The gemological properties which differentiate emeralds from the other beryls are found in the red variety as well as the green. The profuse amount of material enclosed within the standard green emerald produces a mossy appearance of diffused light. This characteristic was dubbed the jardin or garden by French artisans, who designed the Emerald Cut faceting style to act as a picture frame which captures the best presentation of these traits.

The same fields of inclusions admired in the green are also present in the red; one can observe hourglass color zoning, parallel crystal formation, rehealed fractures and comparable growth disturbances in the jardins and crystal structures of both. These natural features are so infrequent they belonged to only a single beryl variety in the past, yet now they are shared by these two together.

The X-Factor is a 1.81 carat Emerald cut stone with a phenomenal jardin.

Gem-quality red beryl does not produce jewels which look like red aquamarine or appear as red heliodor…the expressed essence which distinguishes an emerald from the other beryls (and all other gems) exists in the red as it does in the green. Emeralds contain specific kinds of inclusions that produce a unique look to the gemstone. Whether two-phase inclusions, luminous fiber-optic chatoyant needles or light-bending reflections from interior fissures, all Emeralds contain something breathtaking to witness.

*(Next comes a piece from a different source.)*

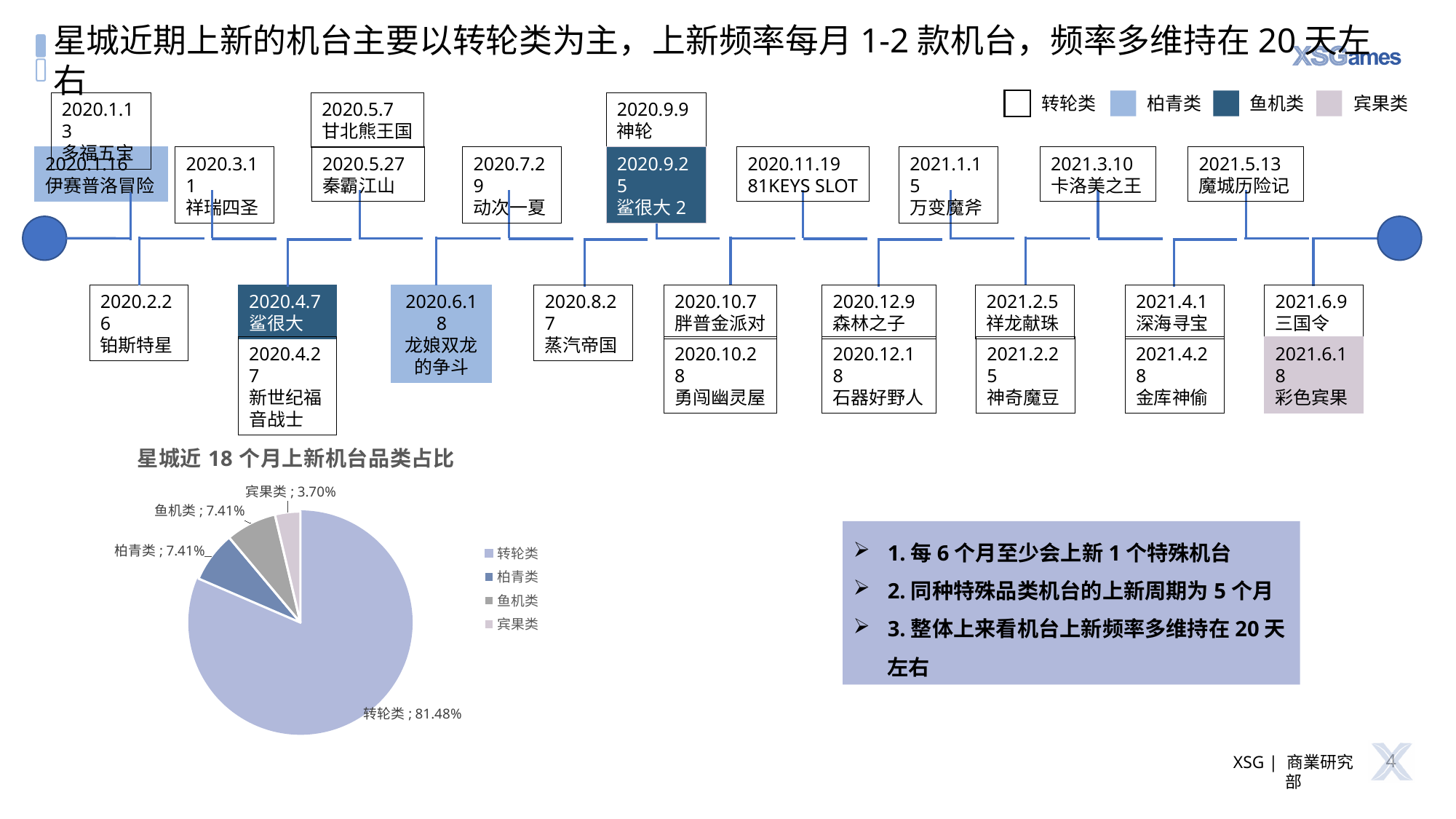
How many slices does the pie chart have? 4 What is the title of the pie chart? 星城近 18 个月上新机台品类占比 What kind of chart is shown under the title 星城近 18 个月上新机台品类占比? pie chart In the pie chart, what share does 宾果类 have? 3.70% In the pie chart, which is larger, the share of 转轮类 or the share of 鱼机类? 转轮类 In the pie chart, what is the difference between the shares of 转轮类 and 宾果类? 77.78% How many entries does the pie chart's legend list? 4 Which category has the smallest slice in the pie chart? 宾果类 In the pie chart, what share does 转轮类 have? 81.48% In the pie chart, what share does 鱼机类 have? 7.41% Which category has the largest slice in the pie chart? 转轮类 In the pie chart, what share does 柏青类 have? 7.41%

The non-emerald beryls have fewer inclusions which can be burned out by heating to a high temperature for a long period of time, which often improves color, as well. The Emerald form of beryl is impervious to fire; inclusions are not burned out, and color does not improve. The way a natural Emerald comes out of the ground is exactly how it remains in enhanced form. This is again true for only two beryl varieties.

As another difference from the other beryls, enhancements applied to the red are the same as those given to the green. Liquid enhancement flows into any open fissures or fractures present on an Emerald's surface, masking their appearance. Traditional methods used impermanent Cedarwood Oil, but today more enduring solutions exist.

When a jeweler works with these gems, they must be aware they are attempting to set a stone with the gemological characteristics of an Emerald and not the traits of other beryl, such as an Aquamarine. Emeralds are brittle, while beryls are measurably less so, which must be considered when setting a gemstone into jewelry. Speaking the name alone establishes how a Red Emerald should be handled, which could potentially prevent damage to one of the rarest jewels on Earth.

The Color-Drop showcases a 5.16 ct gem cab in a necklace with the finest Red Emerald pear pairs which exist, for a total weight over 20 carats.

The Red Emerald is not only one of our National Treasures, but a jewel cherished by cultures all around the world. As one of the very few gems produced only by America, failure to perceive this stone in the domestic market as foreign countries already do has limited the number of examples retained in the United States. As of 2017, over 80% of all production has been sold in overseas markets.

W. E. Wilson, author for the Mineralogical Record, witnessed red beryl specimens at the 1991 Denver show and claimed “to see these in the bright Colorado sunlight is almost a religious experience.” I have dedicated my professional life to providing that same exhilarating feeling to everyone, by presenting unparalleled Red Emerald jewelry in sizes and of quality never before achieved by the combined mass of humanity who are my contemporaries and predecessors, in an attempt to demonstrate the true glory of this precious gemstone.

I am humbled at the opportunity to create art from this jewel, aware this will be one of humanity's few chances to do so. I am motivated by a duty to honor this irreplaceable material, an undeniable gift from God. This sacred responsibility obligates me to be good and bring citizens across the planet my very best. My sincerest hope is that you appreciate this stone, love it as I do and MARVEL at one of the remarkable modern-day wonders still ready to amaze in our world, ever-changing through discovery.